Like many major financial ventures, leasing a car requires a healthy credit score — especially if you’re looking to receive favorable loan terms.
Leasing a car means that you can drive a brand new vehicle without officially buying it. You’re renting a car just as you’d rent an apartment.
Read on to learn more about leasing a car, the credit score needed to do so, and how you can improve your score before applying for a lease.
What credit score do I need to lease a car?
Since you’re renting it from a dealership, creditors and other lenders — including car dealers — use your score to assess your creditworthiness.
Your credit score is a three-digit number that symbolizes whether you can consistently pay your monthly installments. The score is generated by several factors, including your payment history, credit utilization, and the types of credit accounts you already have.
According to FICO, one of the most popular credit scoring models, credit scores range from 300 to 850. They also fall under one of five classifications: “poor,” “fair,” “good,” “very good,” and “excellent.” Generally, a “good” credit score is between 670 to 739.
Current data collected by Experian shows that the average credit score needed to lease a car is 732 for a new car and 665 for a used car, both of which are fairly high.
A credit score of 680 is a great score to aim for when you’re planning on leasing a car since you’ll be approved at more dealerships and have bargaining power for your lease.
The minimum eligible credit score for most car dealerships is 620 for a new car.
Leasing a car is still possible with a low credit score. The downsides are that you won’t have as much negotiating power and will most likely have to settle for a more costly up-front payment and higher interest rates. Used cars are also great options to lease if you don’t hit the 680 threshold.
Keep in mind that a perfect credit score doesn’t exist, and a bad credit score isn’t forever. There are always ways to improve your score for future leasing endeavors.
Does leasing a card build credit?
Payment history accounts for 35 percent of your credit score calculation, and on-time payments reflect responsible behavior and increase your score. If you make late payments or miss them entirely, your score will drop.
4 ways to improve your credit before applying
Tip #1: Pay your bills on time. This is the easiest and most effective thing you can do to improve your financial standing.
Tip #2: Keep your credit accounts open. Open credit accounts that remain active helps to build your credit history. Only close them if necessary.
Tip #3: Check your credit report. You can’t improve your score if you don’t know what it is. You’re entitled to a free credit report from the three credit bureaus every year, so take advantage of this. You can also review your activity to check for any errors that need disputing to keep your score up.

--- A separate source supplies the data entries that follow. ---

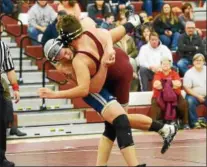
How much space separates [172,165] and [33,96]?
5.84 metres

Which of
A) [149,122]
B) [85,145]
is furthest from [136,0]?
[149,122]

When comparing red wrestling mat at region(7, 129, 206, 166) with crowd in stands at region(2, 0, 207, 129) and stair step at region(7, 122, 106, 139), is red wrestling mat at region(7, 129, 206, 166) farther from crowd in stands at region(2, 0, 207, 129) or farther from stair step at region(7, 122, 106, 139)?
crowd in stands at region(2, 0, 207, 129)

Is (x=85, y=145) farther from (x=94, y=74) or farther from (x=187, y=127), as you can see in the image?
(x=94, y=74)

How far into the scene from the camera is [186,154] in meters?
10.9

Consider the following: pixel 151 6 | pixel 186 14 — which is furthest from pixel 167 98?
pixel 151 6

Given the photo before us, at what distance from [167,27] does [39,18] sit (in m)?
2.92

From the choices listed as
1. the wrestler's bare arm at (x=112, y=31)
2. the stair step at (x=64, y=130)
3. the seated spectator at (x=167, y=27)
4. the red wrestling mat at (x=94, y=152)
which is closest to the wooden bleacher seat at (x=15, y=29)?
the seated spectator at (x=167, y=27)

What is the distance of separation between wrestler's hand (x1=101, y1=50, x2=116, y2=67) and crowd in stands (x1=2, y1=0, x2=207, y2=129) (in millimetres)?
5784

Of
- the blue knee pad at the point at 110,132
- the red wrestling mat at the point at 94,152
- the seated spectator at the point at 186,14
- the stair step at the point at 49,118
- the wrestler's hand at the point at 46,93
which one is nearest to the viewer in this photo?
the wrestler's hand at the point at 46,93

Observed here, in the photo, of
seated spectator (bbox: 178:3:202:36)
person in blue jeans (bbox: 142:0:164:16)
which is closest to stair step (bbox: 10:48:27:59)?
person in blue jeans (bbox: 142:0:164:16)

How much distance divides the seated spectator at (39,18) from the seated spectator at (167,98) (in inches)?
110

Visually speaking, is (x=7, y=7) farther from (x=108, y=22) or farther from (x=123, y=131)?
(x=123, y=131)

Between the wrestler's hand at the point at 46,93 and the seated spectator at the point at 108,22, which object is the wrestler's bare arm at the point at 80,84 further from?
the seated spectator at the point at 108,22

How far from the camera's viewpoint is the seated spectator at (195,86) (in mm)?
15102
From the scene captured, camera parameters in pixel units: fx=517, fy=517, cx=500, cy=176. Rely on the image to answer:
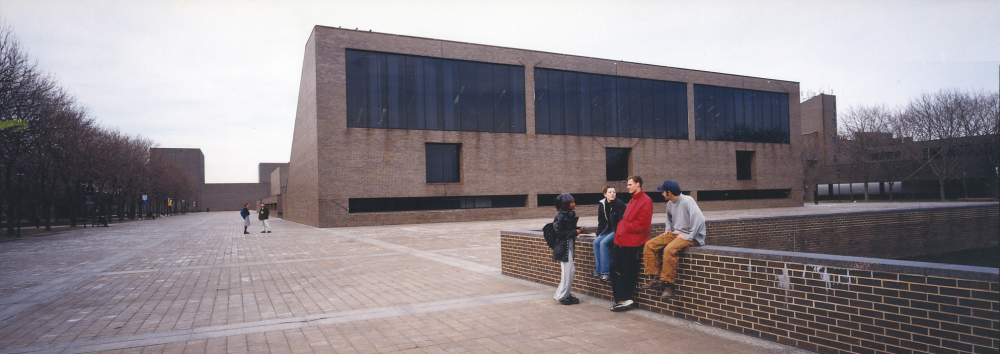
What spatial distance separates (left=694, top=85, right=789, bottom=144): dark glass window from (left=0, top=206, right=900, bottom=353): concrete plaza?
36557 mm

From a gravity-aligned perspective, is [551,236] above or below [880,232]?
above

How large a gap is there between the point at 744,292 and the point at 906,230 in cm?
1379

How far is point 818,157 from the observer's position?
226ft

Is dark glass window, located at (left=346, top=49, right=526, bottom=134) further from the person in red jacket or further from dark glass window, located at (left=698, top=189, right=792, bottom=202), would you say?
the person in red jacket

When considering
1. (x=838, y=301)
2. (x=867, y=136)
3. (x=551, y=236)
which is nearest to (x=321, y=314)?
(x=551, y=236)

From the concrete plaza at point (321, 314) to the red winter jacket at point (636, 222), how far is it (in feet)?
2.82

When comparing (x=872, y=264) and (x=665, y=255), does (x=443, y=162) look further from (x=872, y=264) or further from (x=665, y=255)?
(x=872, y=264)

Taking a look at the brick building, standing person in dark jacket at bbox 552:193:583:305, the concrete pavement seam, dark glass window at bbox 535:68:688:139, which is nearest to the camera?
the concrete pavement seam

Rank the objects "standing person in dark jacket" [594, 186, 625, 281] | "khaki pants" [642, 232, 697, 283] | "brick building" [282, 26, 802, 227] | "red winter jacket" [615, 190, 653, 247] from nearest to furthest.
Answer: "khaki pants" [642, 232, 697, 283] < "red winter jacket" [615, 190, 653, 247] < "standing person in dark jacket" [594, 186, 625, 281] < "brick building" [282, 26, 802, 227]

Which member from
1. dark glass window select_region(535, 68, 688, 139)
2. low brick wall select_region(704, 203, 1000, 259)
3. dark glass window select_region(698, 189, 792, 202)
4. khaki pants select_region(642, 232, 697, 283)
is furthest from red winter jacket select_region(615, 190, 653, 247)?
dark glass window select_region(698, 189, 792, 202)

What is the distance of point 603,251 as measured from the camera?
660cm

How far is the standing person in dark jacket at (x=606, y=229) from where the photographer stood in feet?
21.3

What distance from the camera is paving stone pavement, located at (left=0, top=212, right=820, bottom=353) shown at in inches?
195

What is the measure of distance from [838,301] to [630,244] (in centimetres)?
217
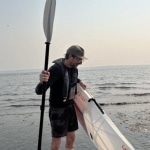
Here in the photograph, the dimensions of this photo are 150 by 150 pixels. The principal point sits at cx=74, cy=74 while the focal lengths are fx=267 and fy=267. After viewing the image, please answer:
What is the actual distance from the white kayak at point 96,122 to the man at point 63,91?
0.39 meters

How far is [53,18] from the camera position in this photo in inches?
183

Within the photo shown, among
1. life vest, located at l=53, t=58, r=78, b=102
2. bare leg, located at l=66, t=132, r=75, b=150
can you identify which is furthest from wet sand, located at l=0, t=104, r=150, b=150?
life vest, located at l=53, t=58, r=78, b=102

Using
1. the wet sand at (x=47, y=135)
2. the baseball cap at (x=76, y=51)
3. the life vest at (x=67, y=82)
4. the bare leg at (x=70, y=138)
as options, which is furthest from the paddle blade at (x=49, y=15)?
the wet sand at (x=47, y=135)

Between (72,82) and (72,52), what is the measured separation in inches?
26.8

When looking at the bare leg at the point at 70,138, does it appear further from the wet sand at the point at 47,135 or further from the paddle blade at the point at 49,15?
the paddle blade at the point at 49,15

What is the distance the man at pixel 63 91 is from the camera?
16.0ft

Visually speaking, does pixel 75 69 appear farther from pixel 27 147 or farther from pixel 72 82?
pixel 27 147

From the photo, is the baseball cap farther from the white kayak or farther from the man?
the white kayak

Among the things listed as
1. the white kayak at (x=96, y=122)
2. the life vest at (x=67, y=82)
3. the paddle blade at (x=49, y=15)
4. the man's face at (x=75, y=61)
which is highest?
the paddle blade at (x=49, y=15)

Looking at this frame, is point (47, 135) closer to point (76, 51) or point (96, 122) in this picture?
point (96, 122)

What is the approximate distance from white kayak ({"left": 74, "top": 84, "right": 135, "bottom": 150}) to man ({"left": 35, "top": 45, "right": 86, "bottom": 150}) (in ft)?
1.29

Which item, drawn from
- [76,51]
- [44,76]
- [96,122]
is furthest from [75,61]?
[96,122]

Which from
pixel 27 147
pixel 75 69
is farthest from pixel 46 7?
pixel 27 147

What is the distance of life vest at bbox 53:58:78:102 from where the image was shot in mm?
4909
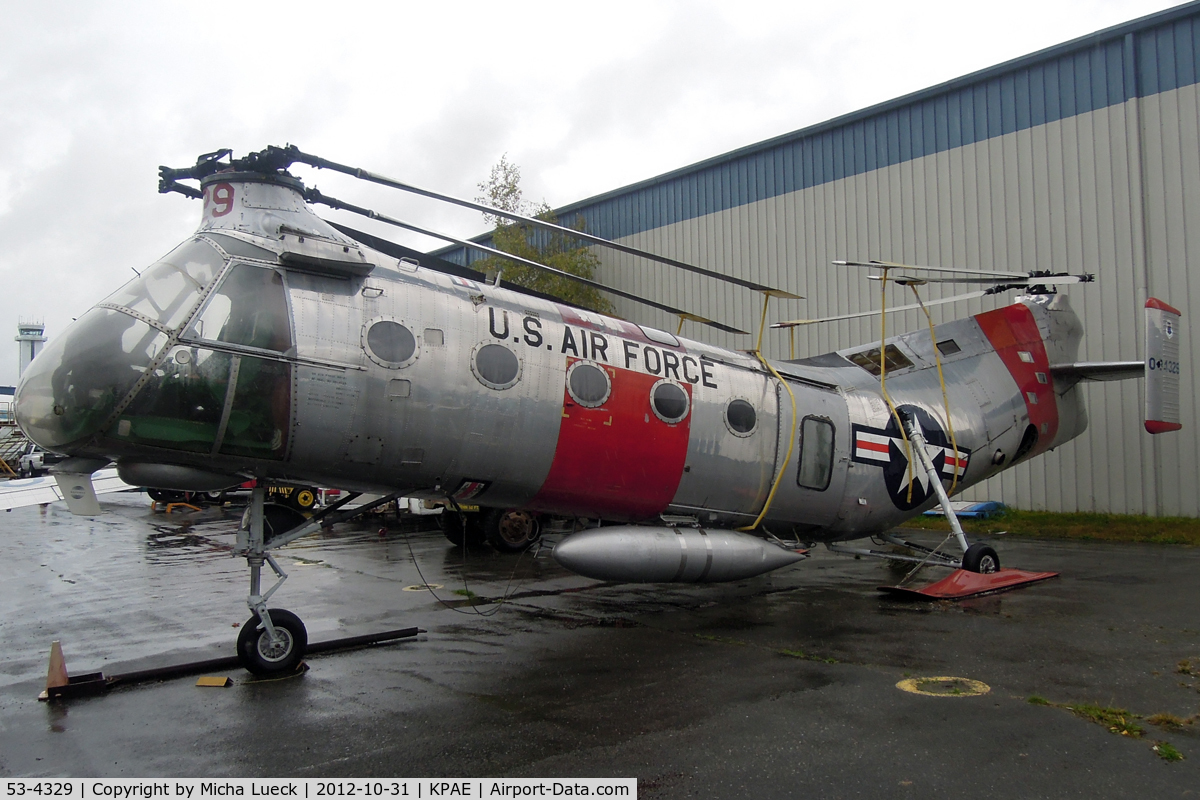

Tip #4: Reduce your credit card balance. Credit utilization is the second most significant factor relating to your credit score, coming in at 30 percent. Making maximum payments positively impacts your score. Experts recommend trying to stay under your approved credit limit by 30 percent so that you don’t run the risk of exceeding that threshold and facing penalties.
When does leasing a car make sense?
This depends on your situation. It can be a wise option in the short term, as lease payments are usually less than traditional car loan payments. You don’t have to commit to buying a car, especially if your budget doesn’t allow it. You can even change what you’re driving every few years, since the average lease agreement lasts 24 to 36 months.
Outlined below are the benefits and drawbacks of leasing a car.
One: You can drive a brand new car.
Two: You’ll avoid paying a large down payment, which acts like a security deposit, while qualifying for lower monthly payments.
Three: Since the car will be under warranty, you likely won’t have to cover any significant repairs.
Four: Once your leasing deal is over, you can choose to lease a different car or to purchase one. Your car’s value depreciates over time, and you aren’t responsible for the difference when trading in this car for a new one.
One: You don't own the vehicle, so you’re limited by the terms of your lease agreement.
Two: When your lease contract comes to an end, you must return the car, so there may be a period where you don’t have a vehicle to get around.
Three: Similar to credit card limits, you’re usually restricted to a pre-approved mileage limit. Make sure that you know how much you’ll be driving the car so you won’t run the risk of exceeding that threshold. Otherwise, you’ll have to pay fees.
Four: You might need to pay gap insurance. This covers any costs if the car is severely damaged or stolen before the end of your leasing period.
Qualifications for different models vary, so make sure you do your research. Knowing the car brands and models that are available in your price range and how the prices and lease terms compare across dealerships is important in finding the best terms for you and your lifestyle.